The tradtion of cookies as you call them are pretty new to me , also your thanksgiving tradition it takes a very different format to our harvest festival, always interesting to know of different culturale ideas

so you will have to take a picture of it as i have no idea what it looks like,its always good tyo keep these traditions alive.

You also celebrate halloween its a new thing over here made popular by your tradition, its Guy Faukes night that is more popular ,sometimes i wish he had blown up parliment lol


----------



## cobalt (Nov 14, 2013)

Have got the drawing done to the scale i want for the pineapple will make a template out transfer it to wood and hopefully have it cut out ready in the next2 days so will take pics of its progress .a critique is always useful.


----------



## Thistle (Nov 30, 2013)

Very nice, JJ. We were told the same thing about pineapples and hospitality in colonial Williamsburg, VA.

A carving class this Friday for me. But nothing new and exciting until after Christmas. I'm a fan of all kinds of boxes. Great for decorating and putting small gifts inside. Two gifts in one -- the pretty box and the stuff inside the box.

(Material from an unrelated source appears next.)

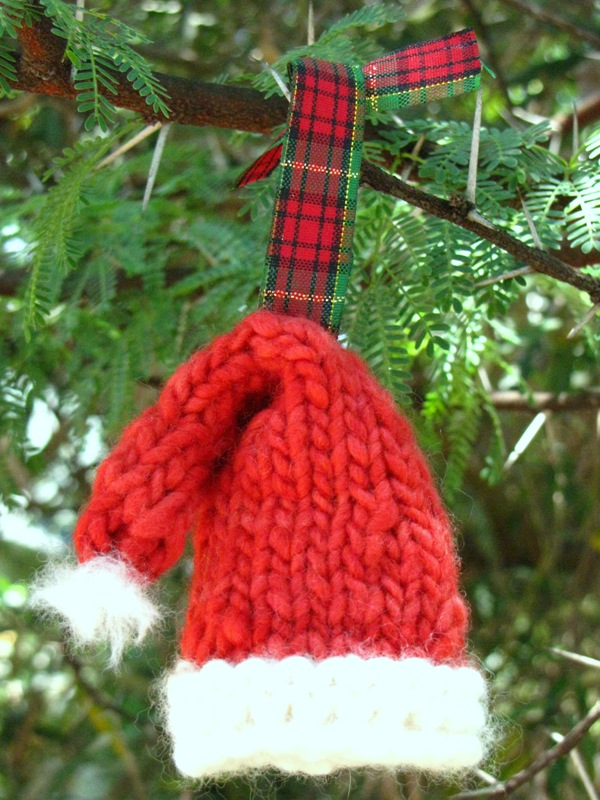 Knitted Christmas Tree Hat Pattern : Top 40 Cozy Knitted Christmas Decorations - Christmas Celebrations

I stumbled upon birch bark containers (Naveburker) today. I'd LOVE to take a class from Ramon Persson. A folk art instructor and craftsman from Sweden. The paint is hand-mixed from natural pigments and pure linseed oil to bring out the natural grain and beauty of the bark. Very lovely stuff.


----------



## JJireh (Feb 7, 2013)

Finished Version


----------



## Thistle (Nov 30, 2013)

THAT looks awesome. Very clever construction. Super job!


----------



## cobalt (Nov 14, 2013)

nice on whats it sound like?

talking of christmas pressys this is one i got last christmas from my daughter its empty now















always much nicer to recieve a hand med item


----------



## JJireh (Feb 7, 2013)

It sounds good for a 4 string, no fret, slide guitar.

here is an interesting video exemplifying the style






That says biscuits, but I know that is cookies


----------



## alador (Apr 25, 2013)

Cool design. Nice work. I love playing slide more than just about anything. I have several old lapsteels.Just curious, are you using piezo electronics in that axe?


----------



## JJireh (Feb 7, 2013)

Yessir, simple piezo under the lid, not up to real pick ups yet. I don't play, but I will make another and learn.


----------



## cobalt (Nov 14, 2013)

Thistle said:


> Very nice, JJ. We were told the same thing about pineapples and hospitality in colonial Williamsburg, VA.
> 
> A carving class this Friday for me. But nothing new and exciting until after Christmas. I'm a fan of all kinds of boxes. Great for decorating and putting small gifts inside. Two gifts in one -- the pretty box and the stuff inside the box.
> 
> I stumbled upon birch bark containers (Naveburker) today. I'd LOVE to take a class from Ramon Persson. A folk art instructor and craftsman from Sweden. The paint is hand-mixed from natural pigments and pure linseed oil to bring out the natural grain and beauty of the bark. Very lovely stuff.


very impressed with Ramon persson work and his use of colour can see why you like it.

I have only been carving for 18months or so but hopefully will improve as time goes by.

most of previous work was ceramic and glass sculpture ,but i find forward planning a big help in carving so always make drawings and templates but still getting to grips with wood in particular when you have to go against the grain.

I am tempted to use oils on wood but not yet got into it mainly because of curing times .which shouldnt be a factor as i do as i please


----------



## cobalt (Nov 14, 2013)

JJireh said:


> Finished Version


That is brillant JJireh really taken by it.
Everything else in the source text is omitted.